REGINA — Comme il l’avait promis, le gouvernement de la Saskatchewan a déposé lundi un projet de loi qui permettrait à la province d’exercer un contrôle sur les exportations de pétrole et de gaz — notamment vers la Colombie-Britannique.

Si elle est adoptée, cette loi obligera les exportateurs d’énergie à obtenir un permis du gouvernement de la Saskatchewan. Le projet de loi ne fait pas référence explicitement à la Colombie-Britannique, mais il est clair que l’initiative est motivée par le refus de cette province d’accepter l’expansion de l’oléoduc Trans Mountain, qui relie l’Alberta à la côte du Pacifique.

Une semaine plus tôt, c’était l’Alberta qui déposait un projet de loi semblable.
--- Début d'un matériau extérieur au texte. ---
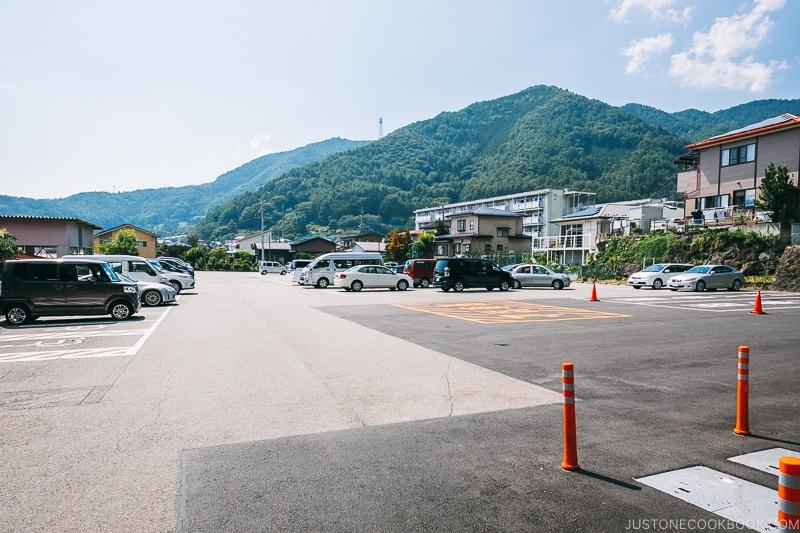 parking lot for Chureito Pagoda - Things to do around Lake Kawaguchi   www.justonecookbook.com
Le gouvernement de la Saskatchewan avait indiqué la semaine dernière qu’il appuyait sa voisine dans ce bras de fer avec la Colombie-Britannique.
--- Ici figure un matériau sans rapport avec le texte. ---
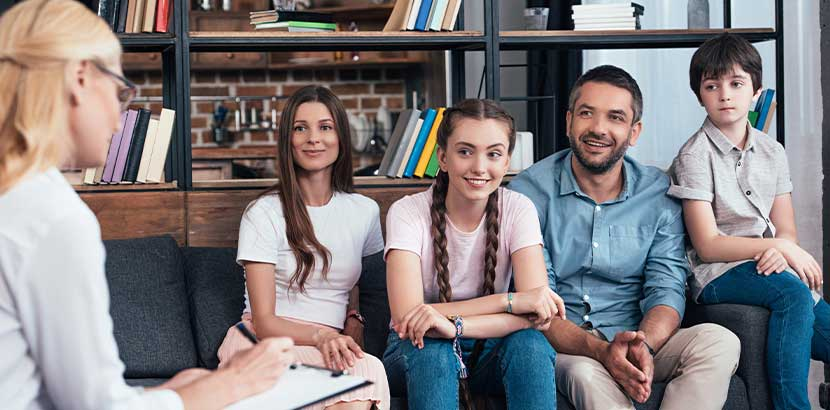 Junge Familie mit zwei Kindern, die Rat bei Kinderpsychologin sucht.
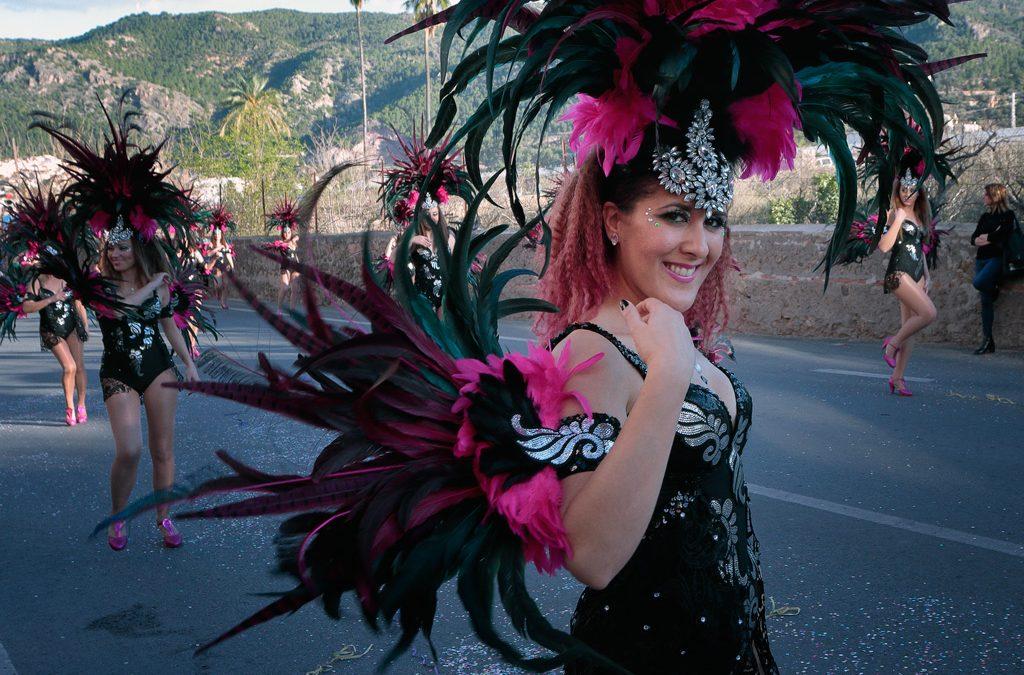 Sábado 16 de Marzo 2019 gran desfile de Carnaval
L’expansion de l’oléoduc de la pétrolière texane Kinder Morgan a été approuvée par le gouvernement fédéral, mais le gouvernement néo-démocrate de la Colombie-Britannique conteste le projet devant les tribunaux.

La ministre de l’Énergie de la Saskatchewan, Bronwyn Eyre, a soutenu lundi que c’est au gouvernement fédéral de faire respecter ses compétences constitutionnelles et de permettre enfin au projet d’aller de l’avant. Elle a plaidé qu’un accès accru aux marchés étrangers, par le biais de la côte du Pacifique, «injecterait des milliards de dollars dans l’économie canadienne».

La ministre Eyre soutient qu’on n’en serait pas là aujourd’hui si Ottawa s’était assuré, depuis 18 mois, que le projet aille de l’avant.

Elle a par ailleurs indiqué lundi que son gouvernement n’utilisera le projet de loi qu’en dernier recours.

«Cette expansion (de l’oléoduc) ne doit être bloquée ni par un manque de leadership du gouvernement fédéral ni par un gouvernement provincial qui n’a pas le pouvoir juridique de compromettre un projet approuvé par le fédéral.»